MH: You make a really strong argument about the interior life, how it’s just as authentic as the physical world. Could you talk a bit about the importance of selfhood as it relates to books and writing?

AC: So often, my favorite thing about a short story or novel is the inner life of its narrator or characters. It’s another territory you can enter, just as you might enter a landscape or setting. But, for me, it’s almost always intertwined with the physical world. Interiors and exteriors will probably always be a preoccupation for me as a writer. I don’t believe you have to know who you are in order to write, or know what the self even is, but I think you should be willing to enter the space of that unknown and have enough quiet around you, at least some of the time, to be able to do it.

MH: You have some great things to say about the idea of “perfection” in art. About the work of David Lynch, you write, “What makes Lynch a genius is that it is impossible to tell the flaw from perfection.” Literature is subjective of course, so one reader’s notion of perfection can vary widely from the person right beside them. I also think “perfection” may be more of an American phenomenon. But can you talk a bit about the joy and beauty in a work’s flaws? And why the flaws are sometimes “better” than the perfections?

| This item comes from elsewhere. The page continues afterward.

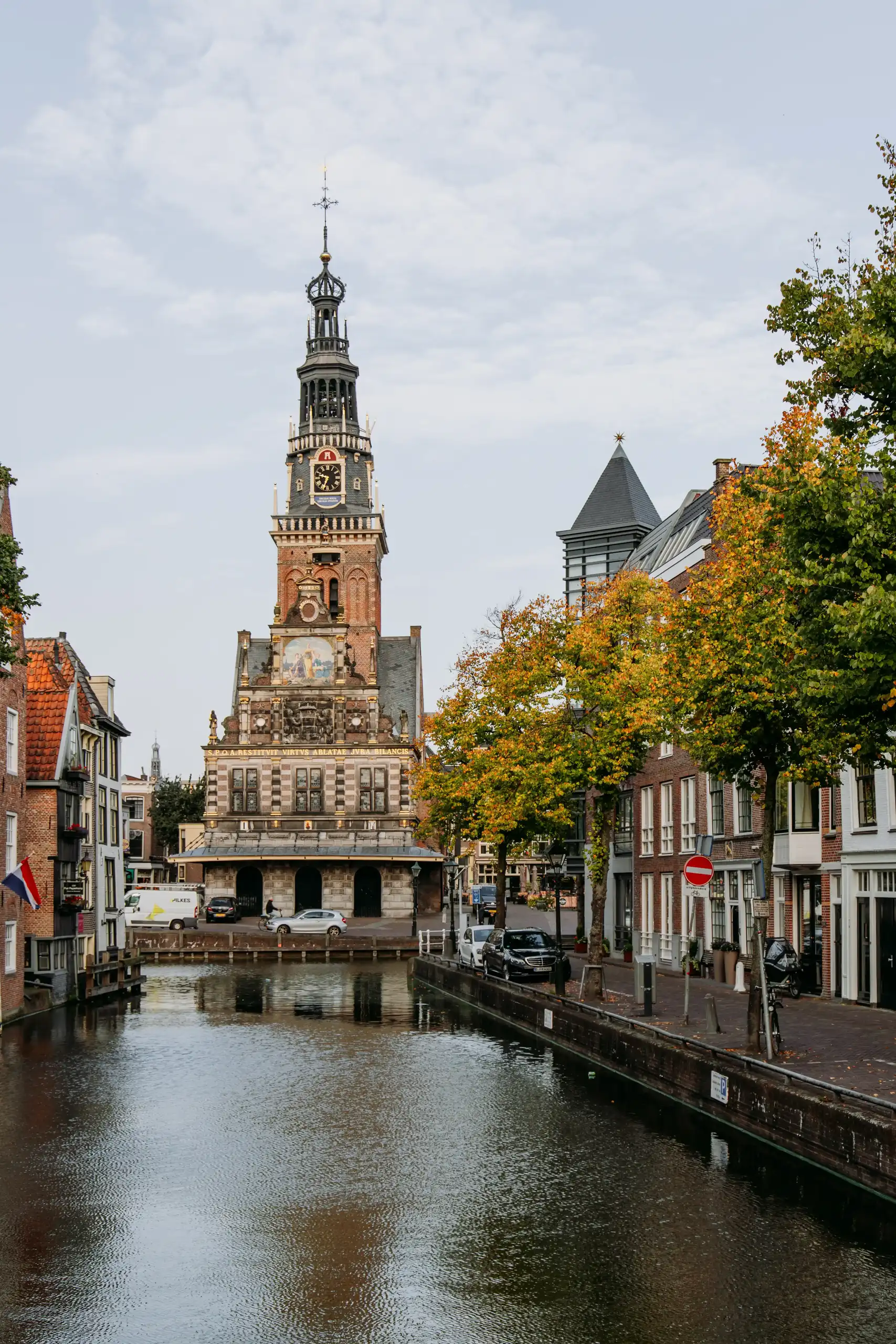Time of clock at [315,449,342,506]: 6:48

AC: I think that what you can sometimes (but not always) see in a flaw is the complexity of what a work is attempting. You can see its reach: its craziness, its roughness. I’m interested in those qualities. I’m interested in polish too, but not at the expense of these other things. Alone, it can feel shallow. Maybe it’s better to think of perfection in a more expansive way—in terms of a work being complete in itself.

MH: There’s a mysterious space between the text and the reader/writer that you capture brilliantly in A Horse at Night. A space that could be called the “imagination” or “the self.” It’s not the page, and it’s not a physical space the reader/writer occupies. It’s somewhere other. I’m there when I’m writing and reading, and it’s almost impossible to put into words. I’ve also seen it in the work of Gerald Murnane, almost as an obsession. This is a very broad and philosophical question, but can you talk a little about this place?

AC: Your question takes me back to what I said before about what happens when I read a book that makes me immediately want to write. In that moment, there’s an intersection between the text and who I am as a person/writer. Reading itself is an imaginative act. In his writing on the process of reading, Wolfgang Iser said that a literary work has two poles, the artistic (author) and the aesthetic (reader). When I read, something is conjured for me; when you read, something is conjured for you. It might overlap, but it’s not exactly the same. If what is evoked sends me into a writing space, you might not recognize that space even if you’ve read the same book. And, if it sends you into a writing space, it will be different from mine. Maybe I write because I experience the aesthetic pull of reading so strongly. Often, I think I write purely to spend time in sentences and images. And it’s probably why I read. To me, that is the real perfection: to spend time in a space you can’t get enough of. That’s almost addictive, whether you’re reading or writing.


Mark Haber is the author of Deathbed Conversions, Melville’s Beard, Reinhardt’s Garden, and Saint Sebastian’s Abyss. He is also the operations manager and a bookseller at Brazos Bookstore in Houston, Texas.